## TASK DIRECTIONS
No picture should appear in the copy. Transcribe exactly, and only, the lines from the one with "Background The transition" through the last line of the data below.

#####

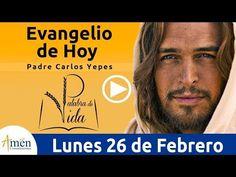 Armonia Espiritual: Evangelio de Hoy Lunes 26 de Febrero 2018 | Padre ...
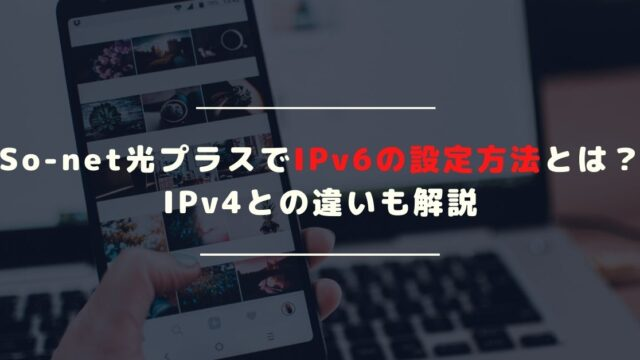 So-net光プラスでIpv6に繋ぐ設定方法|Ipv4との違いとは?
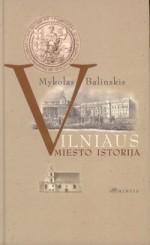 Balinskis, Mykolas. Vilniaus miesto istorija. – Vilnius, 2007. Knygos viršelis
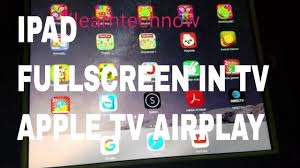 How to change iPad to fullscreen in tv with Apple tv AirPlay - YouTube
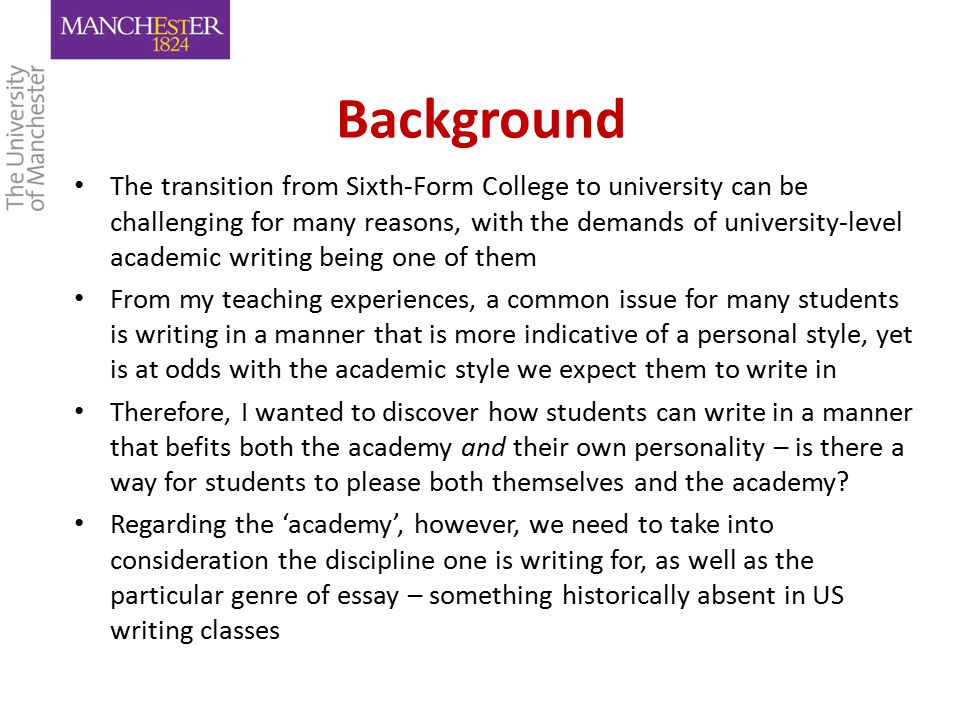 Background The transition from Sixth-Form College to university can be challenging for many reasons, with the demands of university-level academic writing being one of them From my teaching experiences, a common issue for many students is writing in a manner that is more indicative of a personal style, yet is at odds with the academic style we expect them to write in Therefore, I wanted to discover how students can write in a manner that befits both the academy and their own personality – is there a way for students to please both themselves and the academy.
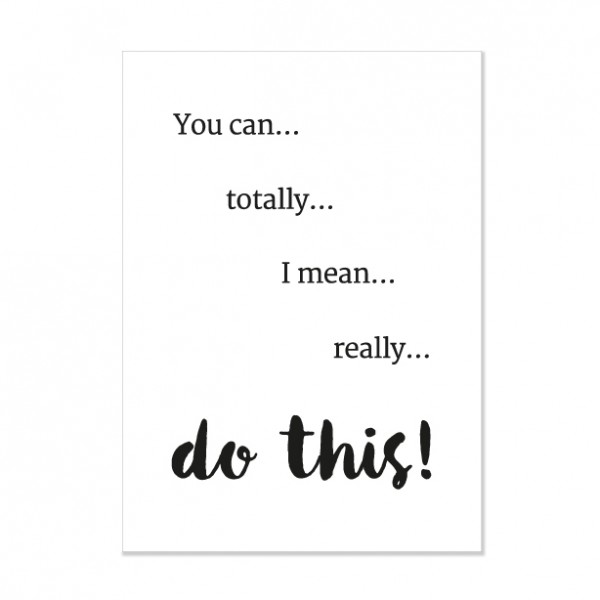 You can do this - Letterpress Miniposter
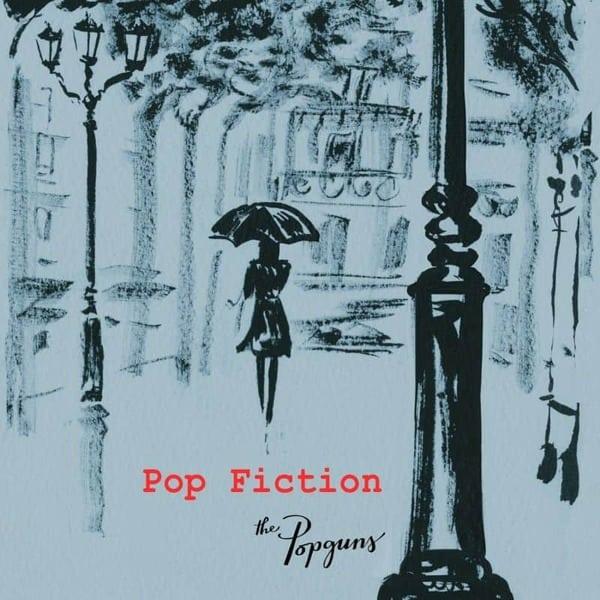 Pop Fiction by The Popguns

#####

## EXPECTED ANSWER
 Background The transition from Sixth-Form College to university can be challenging for many reasons, with the demands of university-level academic writing being one of them From my teaching experiences, a common issue for many students is writing in a manner that is more indicative of a personal style, yet is at odds with the academic style we expect them to write in Therefore, I wanted to discover how students can write in a manner that befits both the academy and their own personality – is there a way for students to please both themselves and the academy.
 You can do this - Letterpress Miniposter
 Pop Fiction by The Popguns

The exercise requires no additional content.